Shared by Patricia Pereira on 2015-01-26 16:44

About the solution

After an encounter with a 7-year-old girl at a science fair whose prosthetic arm cost $80,000 (and would need to be replaced when she outgrew it), LaChappelle was inspired to turn his prototype into a practical and affordable one.
At 18, Easton founded his own company, Unlimited Tomorrow, Inc (UnlimitedTomorrow.com). They are developing a new concept of an exoskeleton to help paraplegics walk again, have filled patents and are pursuing FDA approval. The company is also creating advanced open source robotic arms that can be used from prosthetics to a STEM learning platform. Both of these products are considered disruptive by the way they impact multiple industries with a better alternative. Unlimited Tomorrow's philosophy is to keep the user first and to give extreme technology at an affordable price.

- [Information]
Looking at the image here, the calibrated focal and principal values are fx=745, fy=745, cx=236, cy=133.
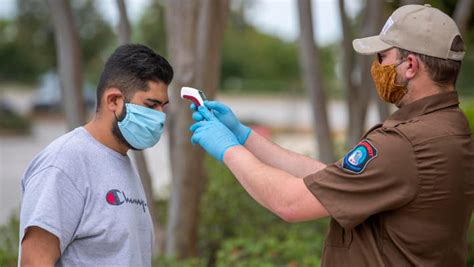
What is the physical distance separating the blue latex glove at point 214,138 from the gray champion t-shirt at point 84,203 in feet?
1.12

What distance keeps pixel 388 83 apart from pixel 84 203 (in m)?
1.09

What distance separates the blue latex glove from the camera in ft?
8.70

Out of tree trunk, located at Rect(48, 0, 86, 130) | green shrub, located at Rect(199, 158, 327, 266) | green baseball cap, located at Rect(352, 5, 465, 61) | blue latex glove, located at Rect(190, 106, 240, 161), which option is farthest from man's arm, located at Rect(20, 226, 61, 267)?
tree trunk, located at Rect(48, 0, 86, 130)

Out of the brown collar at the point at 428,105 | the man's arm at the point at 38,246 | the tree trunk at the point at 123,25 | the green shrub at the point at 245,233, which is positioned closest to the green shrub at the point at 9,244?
the green shrub at the point at 245,233

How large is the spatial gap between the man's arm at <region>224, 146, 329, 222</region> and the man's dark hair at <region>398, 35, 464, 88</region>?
0.56 m

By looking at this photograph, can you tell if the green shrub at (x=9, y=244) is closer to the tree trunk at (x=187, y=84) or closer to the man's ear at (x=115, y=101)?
the tree trunk at (x=187, y=84)

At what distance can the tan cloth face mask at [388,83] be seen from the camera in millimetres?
2529

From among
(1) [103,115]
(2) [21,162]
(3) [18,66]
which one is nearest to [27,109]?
(3) [18,66]

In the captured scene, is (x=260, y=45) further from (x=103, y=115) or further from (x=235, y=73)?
(x=103, y=115)

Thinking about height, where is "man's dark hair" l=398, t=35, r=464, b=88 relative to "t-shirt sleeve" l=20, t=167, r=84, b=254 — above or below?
above

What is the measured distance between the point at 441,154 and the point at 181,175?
308 centimetres

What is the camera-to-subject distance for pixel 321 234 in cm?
608

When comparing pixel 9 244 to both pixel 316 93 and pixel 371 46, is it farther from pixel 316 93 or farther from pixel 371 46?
pixel 371 46

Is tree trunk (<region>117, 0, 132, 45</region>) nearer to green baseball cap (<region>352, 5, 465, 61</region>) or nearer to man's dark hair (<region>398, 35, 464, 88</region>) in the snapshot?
green baseball cap (<region>352, 5, 465, 61</region>)
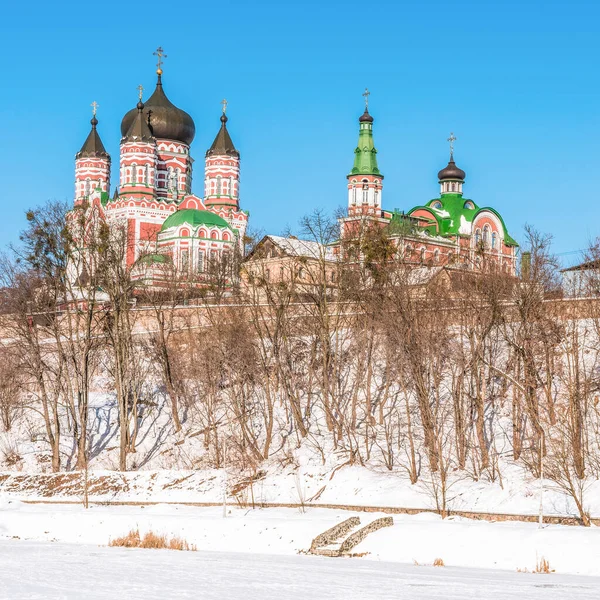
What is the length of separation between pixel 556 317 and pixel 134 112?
50.6 meters

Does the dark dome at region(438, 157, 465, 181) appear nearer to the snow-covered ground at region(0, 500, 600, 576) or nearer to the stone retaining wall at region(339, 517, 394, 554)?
the snow-covered ground at region(0, 500, 600, 576)

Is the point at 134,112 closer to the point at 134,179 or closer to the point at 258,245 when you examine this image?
the point at 134,179

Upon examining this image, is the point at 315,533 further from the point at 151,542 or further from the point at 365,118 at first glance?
the point at 365,118

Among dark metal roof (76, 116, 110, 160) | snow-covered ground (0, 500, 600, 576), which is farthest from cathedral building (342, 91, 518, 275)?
snow-covered ground (0, 500, 600, 576)

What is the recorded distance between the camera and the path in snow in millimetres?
14977

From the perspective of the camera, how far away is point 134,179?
72.0 m

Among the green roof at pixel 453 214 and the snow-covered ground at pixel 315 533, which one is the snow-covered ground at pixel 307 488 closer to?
the snow-covered ground at pixel 315 533

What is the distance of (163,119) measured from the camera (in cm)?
7638

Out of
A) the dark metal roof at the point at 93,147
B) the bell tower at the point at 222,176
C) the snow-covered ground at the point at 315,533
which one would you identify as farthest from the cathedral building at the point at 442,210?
the snow-covered ground at the point at 315,533

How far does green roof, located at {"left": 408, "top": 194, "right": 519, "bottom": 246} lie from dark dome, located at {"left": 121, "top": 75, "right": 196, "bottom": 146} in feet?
59.2

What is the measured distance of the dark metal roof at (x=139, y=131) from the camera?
238 feet

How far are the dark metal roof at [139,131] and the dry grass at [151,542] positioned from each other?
52.6 metres

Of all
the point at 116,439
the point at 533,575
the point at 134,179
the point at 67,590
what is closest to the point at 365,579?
the point at 533,575

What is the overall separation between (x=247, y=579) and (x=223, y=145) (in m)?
64.2
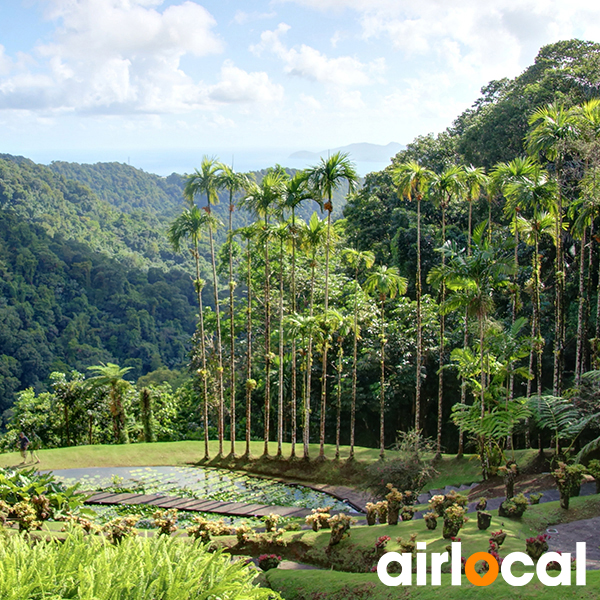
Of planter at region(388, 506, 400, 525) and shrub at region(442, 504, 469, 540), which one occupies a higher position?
shrub at region(442, 504, 469, 540)

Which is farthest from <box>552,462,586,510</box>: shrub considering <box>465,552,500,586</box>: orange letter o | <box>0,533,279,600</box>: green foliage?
<box>0,533,279,600</box>: green foliage

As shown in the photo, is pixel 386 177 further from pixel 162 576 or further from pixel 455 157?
pixel 162 576

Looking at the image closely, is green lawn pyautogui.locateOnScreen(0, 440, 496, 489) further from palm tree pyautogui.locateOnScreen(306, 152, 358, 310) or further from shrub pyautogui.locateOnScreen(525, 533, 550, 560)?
shrub pyautogui.locateOnScreen(525, 533, 550, 560)

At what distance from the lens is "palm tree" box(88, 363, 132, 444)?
2377cm

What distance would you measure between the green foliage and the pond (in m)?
10.6

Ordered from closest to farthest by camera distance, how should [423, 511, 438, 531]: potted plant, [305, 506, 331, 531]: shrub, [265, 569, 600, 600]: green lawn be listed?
1. [265, 569, 600, 600]: green lawn
2. [423, 511, 438, 531]: potted plant
3. [305, 506, 331, 531]: shrub

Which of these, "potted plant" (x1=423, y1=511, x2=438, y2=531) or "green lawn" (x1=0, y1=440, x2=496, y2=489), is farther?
"green lawn" (x1=0, y1=440, x2=496, y2=489)

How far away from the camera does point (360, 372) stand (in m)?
23.5

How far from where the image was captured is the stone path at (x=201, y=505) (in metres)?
15.6

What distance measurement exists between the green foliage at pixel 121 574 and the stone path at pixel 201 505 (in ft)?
31.3

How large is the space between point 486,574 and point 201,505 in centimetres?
979

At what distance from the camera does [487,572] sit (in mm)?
8156

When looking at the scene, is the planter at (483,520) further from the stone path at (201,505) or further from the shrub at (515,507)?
the stone path at (201,505)

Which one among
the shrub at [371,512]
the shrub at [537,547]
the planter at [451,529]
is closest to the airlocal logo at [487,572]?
the shrub at [537,547]
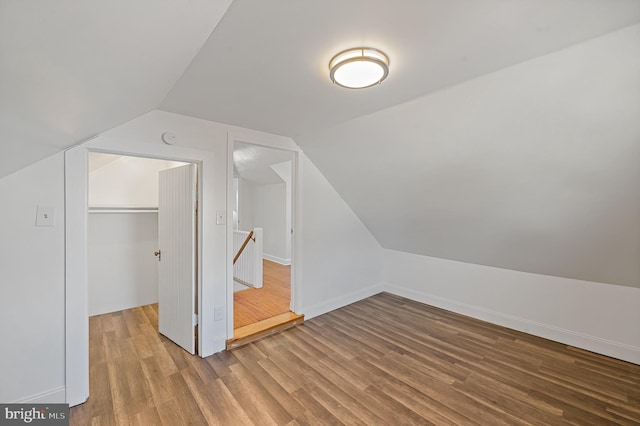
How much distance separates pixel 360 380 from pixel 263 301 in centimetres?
193

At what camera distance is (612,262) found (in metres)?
2.41

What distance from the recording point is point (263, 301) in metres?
3.76

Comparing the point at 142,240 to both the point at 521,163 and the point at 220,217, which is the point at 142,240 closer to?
the point at 220,217

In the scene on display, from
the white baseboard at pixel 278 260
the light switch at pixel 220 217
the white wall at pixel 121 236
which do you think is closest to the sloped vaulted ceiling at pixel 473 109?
the light switch at pixel 220 217

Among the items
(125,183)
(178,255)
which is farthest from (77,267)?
(125,183)

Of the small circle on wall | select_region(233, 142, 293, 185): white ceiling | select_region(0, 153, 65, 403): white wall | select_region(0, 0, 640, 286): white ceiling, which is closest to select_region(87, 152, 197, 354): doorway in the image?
the small circle on wall

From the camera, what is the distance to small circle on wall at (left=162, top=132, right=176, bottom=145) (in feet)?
7.33

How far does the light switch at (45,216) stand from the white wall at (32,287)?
0.8 inches

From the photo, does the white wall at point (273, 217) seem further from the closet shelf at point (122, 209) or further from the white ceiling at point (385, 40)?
the white ceiling at point (385, 40)

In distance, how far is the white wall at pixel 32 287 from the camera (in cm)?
169

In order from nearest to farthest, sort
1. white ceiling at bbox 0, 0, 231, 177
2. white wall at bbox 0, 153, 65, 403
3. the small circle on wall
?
white ceiling at bbox 0, 0, 231, 177, white wall at bbox 0, 153, 65, 403, the small circle on wall

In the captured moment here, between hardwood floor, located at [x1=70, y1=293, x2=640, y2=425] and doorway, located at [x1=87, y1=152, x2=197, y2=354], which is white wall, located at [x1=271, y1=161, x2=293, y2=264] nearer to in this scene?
doorway, located at [x1=87, y1=152, x2=197, y2=354]

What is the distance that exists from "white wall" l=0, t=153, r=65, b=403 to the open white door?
2.85ft

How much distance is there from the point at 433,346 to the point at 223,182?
8.87ft
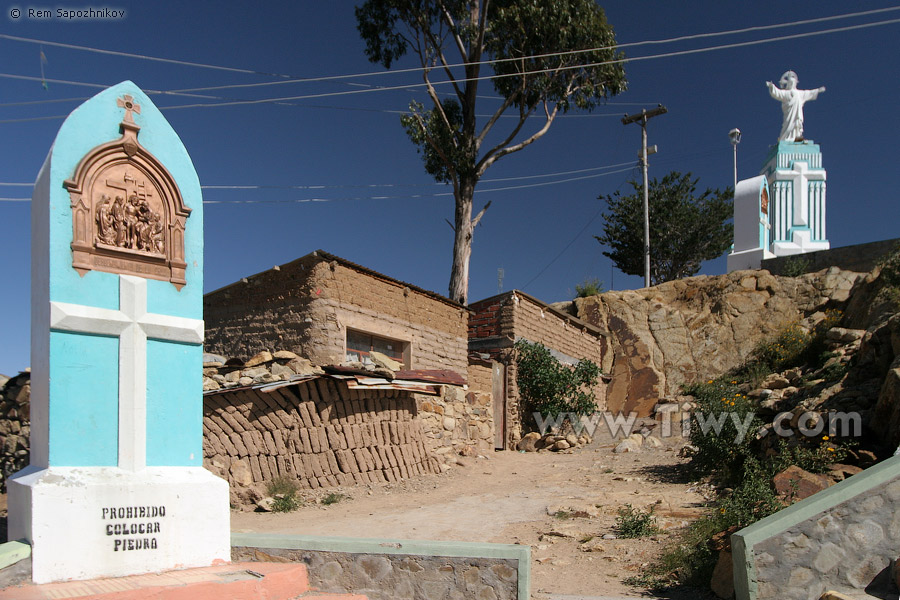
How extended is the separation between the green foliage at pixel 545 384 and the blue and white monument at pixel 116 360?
11363mm

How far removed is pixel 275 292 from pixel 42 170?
727 cm

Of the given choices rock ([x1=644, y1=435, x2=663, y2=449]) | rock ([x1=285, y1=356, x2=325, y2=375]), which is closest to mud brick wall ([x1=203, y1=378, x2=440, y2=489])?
rock ([x1=285, y1=356, x2=325, y2=375])

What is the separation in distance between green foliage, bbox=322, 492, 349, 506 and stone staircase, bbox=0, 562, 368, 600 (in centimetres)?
448

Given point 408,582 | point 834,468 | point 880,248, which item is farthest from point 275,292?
point 880,248

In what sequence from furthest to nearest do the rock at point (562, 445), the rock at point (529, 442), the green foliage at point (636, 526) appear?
the rock at point (529, 442) < the rock at point (562, 445) < the green foliage at point (636, 526)

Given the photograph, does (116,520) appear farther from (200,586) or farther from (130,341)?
(130,341)

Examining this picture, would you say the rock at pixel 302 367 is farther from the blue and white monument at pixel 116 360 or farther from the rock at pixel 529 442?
the rock at pixel 529 442

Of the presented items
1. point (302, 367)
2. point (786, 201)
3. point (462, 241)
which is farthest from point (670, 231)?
point (302, 367)

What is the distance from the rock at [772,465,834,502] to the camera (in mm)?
6113

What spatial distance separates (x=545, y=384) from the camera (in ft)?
50.7

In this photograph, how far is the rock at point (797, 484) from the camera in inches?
241

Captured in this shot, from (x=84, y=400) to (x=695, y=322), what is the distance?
19.7 m

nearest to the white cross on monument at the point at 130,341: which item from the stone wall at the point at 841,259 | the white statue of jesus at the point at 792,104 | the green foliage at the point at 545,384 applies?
the green foliage at the point at 545,384

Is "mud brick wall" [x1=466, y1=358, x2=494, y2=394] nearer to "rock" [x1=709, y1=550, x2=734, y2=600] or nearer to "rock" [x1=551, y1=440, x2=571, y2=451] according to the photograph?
"rock" [x1=551, y1=440, x2=571, y2=451]
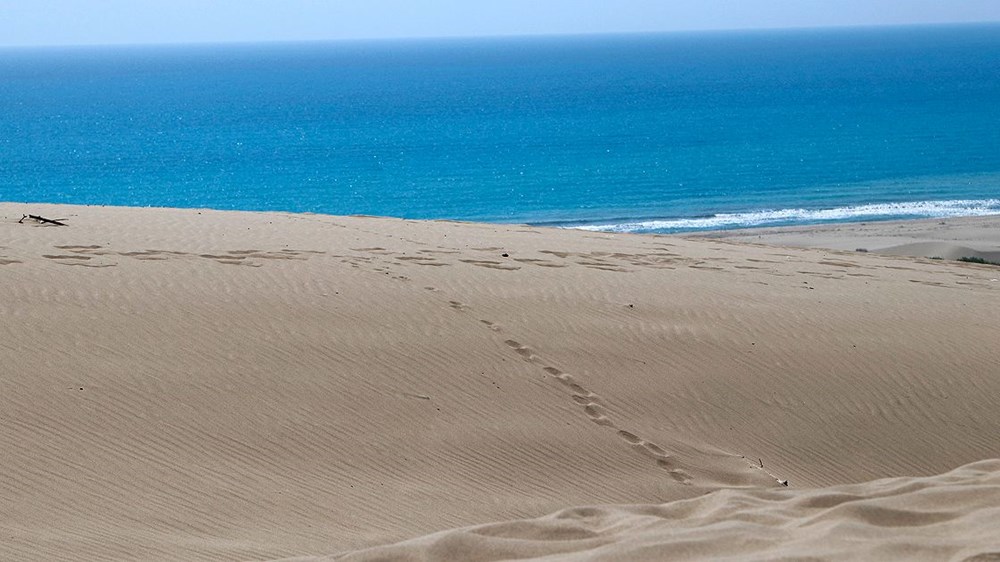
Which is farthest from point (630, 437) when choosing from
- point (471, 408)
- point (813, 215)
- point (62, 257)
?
point (813, 215)

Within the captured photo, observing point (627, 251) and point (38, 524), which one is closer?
point (38, 524)

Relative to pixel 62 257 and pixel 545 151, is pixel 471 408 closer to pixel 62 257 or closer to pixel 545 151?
pixel 62 257

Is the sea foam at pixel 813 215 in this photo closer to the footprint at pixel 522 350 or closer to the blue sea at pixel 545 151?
the blue sea at pixel 545 151

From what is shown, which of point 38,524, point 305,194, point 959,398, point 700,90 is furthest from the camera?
point 700,90

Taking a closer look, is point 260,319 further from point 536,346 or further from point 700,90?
point 700,90

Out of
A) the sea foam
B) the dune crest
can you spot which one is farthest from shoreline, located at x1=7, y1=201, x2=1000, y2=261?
the dune crest

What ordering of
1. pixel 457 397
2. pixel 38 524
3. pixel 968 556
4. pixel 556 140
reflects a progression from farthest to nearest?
pixel 556 140, pixel 457 397, pixel 38 524, pixel 968 556

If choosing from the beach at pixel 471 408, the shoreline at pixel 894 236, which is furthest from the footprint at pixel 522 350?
the shoreline at pixel 894 236

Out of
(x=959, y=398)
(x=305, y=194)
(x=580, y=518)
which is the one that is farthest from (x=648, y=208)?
(x=580, y=518)
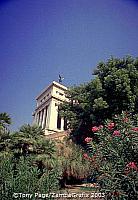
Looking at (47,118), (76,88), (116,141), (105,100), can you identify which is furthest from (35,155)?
(47,118)

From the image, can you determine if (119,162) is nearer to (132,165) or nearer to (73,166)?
(132,165)

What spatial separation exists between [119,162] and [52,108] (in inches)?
1743

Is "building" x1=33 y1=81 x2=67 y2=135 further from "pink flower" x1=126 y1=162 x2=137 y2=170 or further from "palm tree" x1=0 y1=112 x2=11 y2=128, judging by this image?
"pink flower" x1=126 y1=162 x2=137 y2=170

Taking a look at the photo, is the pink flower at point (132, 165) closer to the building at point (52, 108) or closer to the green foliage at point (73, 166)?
the green foliage at point (73, 166)

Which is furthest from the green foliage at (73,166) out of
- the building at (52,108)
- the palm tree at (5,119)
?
the building at (52,108)

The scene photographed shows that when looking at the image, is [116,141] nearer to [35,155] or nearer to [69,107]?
[35,155]

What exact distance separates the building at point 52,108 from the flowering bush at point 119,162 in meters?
40.9

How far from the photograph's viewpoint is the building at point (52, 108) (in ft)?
162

- [How to complete this task] Carry on the write-up about Easton LaChappelle and Unlimited Tomorrow, starting right after its final sentence.

- [Your response]
More info: http://www.unlimitedtomorrow.com/

Adapted from: http://bit.ly/2jbts7I

https://www.youtube.com/watch?v=CfmNXPMjChs

This solution shall not include mention to the use of drugs, chemicals or biologicals (including food); invasive devices; offensive, commercial or inherently dangerous content. This solution was not medically validated. Proceed with caution! If you have any doubts, please consult with a health professional.

About the author

Easton LaChappelle, from USA, has been taking apart things since he was a child and is now changing industries. At 14, he made his first robotic hand out of LEGOs, fishing wire and electrical tubing. With his gradual improvement, the hand turned into an arm and advanced to a 3D-printed brain-powered invention that he could operate with his mind.